Il discorso finale
Per concludere: il finale. Mi sembrava la fine più logica per questa storia. Qualcuno ha scritto che è in contrasto con il personaggio del barbiere. E con ciò? Cosa c’è di male ad aver deciso di concludere la mia commedia con una nota che riflette, in modo onesto e realistico, la situazione in cui viviamo
facendo appello a un mondo migliore?
(Charlie Chaplin, 1940)
Il discorso tenuto nel finale del film dal barbiere sosia del dittatore Hynkel, è ancor oggi riconosciuto come uno dei più potenti inni alla democrazia e alla pace mai pronunciati. Fu però anche un grande punto di svolta nella carriera di Chaplin: per la prima volta infatti il più noto interprete del cinema muto mondiale scandiva delle parole attraverso la propria voce (in Tempi moderni aveva in effetti parlato, ma pronunciando parole in un incomprensibile grammelot).

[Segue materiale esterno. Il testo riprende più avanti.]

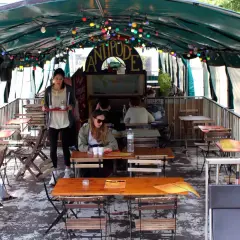 Terrasse animée d'un café-restaurant sur une péniche à Paris, avec des tables en bois, des lumières colorées et des plantes.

“Dovevo farlo”, ha spiegato Chaplin. “Semplicemente dovevo farlo. Non c’era altro modo in cui potessi esprimere in modo adeguato quanto ci tenessi. Era arrivata l’ora di smettere di scherzare. Avevano avuto le loro risate. Ed era stato molto divertente, no? Ma ora dovevano ascoltare. Volevo che smettessero di essere così dannatamente contenti.”
(New York World Telegraph, 18 ottobre 1940)
Così, dopo mesi di riscrittura, Chaplin terminò la stesura del discorso ed infine lo recitò, dando così voce all’uomo comune in grado finalmente di lanciare il proprio grido contro la guerra e contro ogni forma di totalitarismo.
In seguito, più volte Chaplin fu accusato da ogni parte per il sentimentalismo e la genericità delle parole che nel finale del Grande dittatore volle pronunciare, tuttavia ad oggi restano innegabili quantomeno la forza e l’incisività del suo appello all’umanità.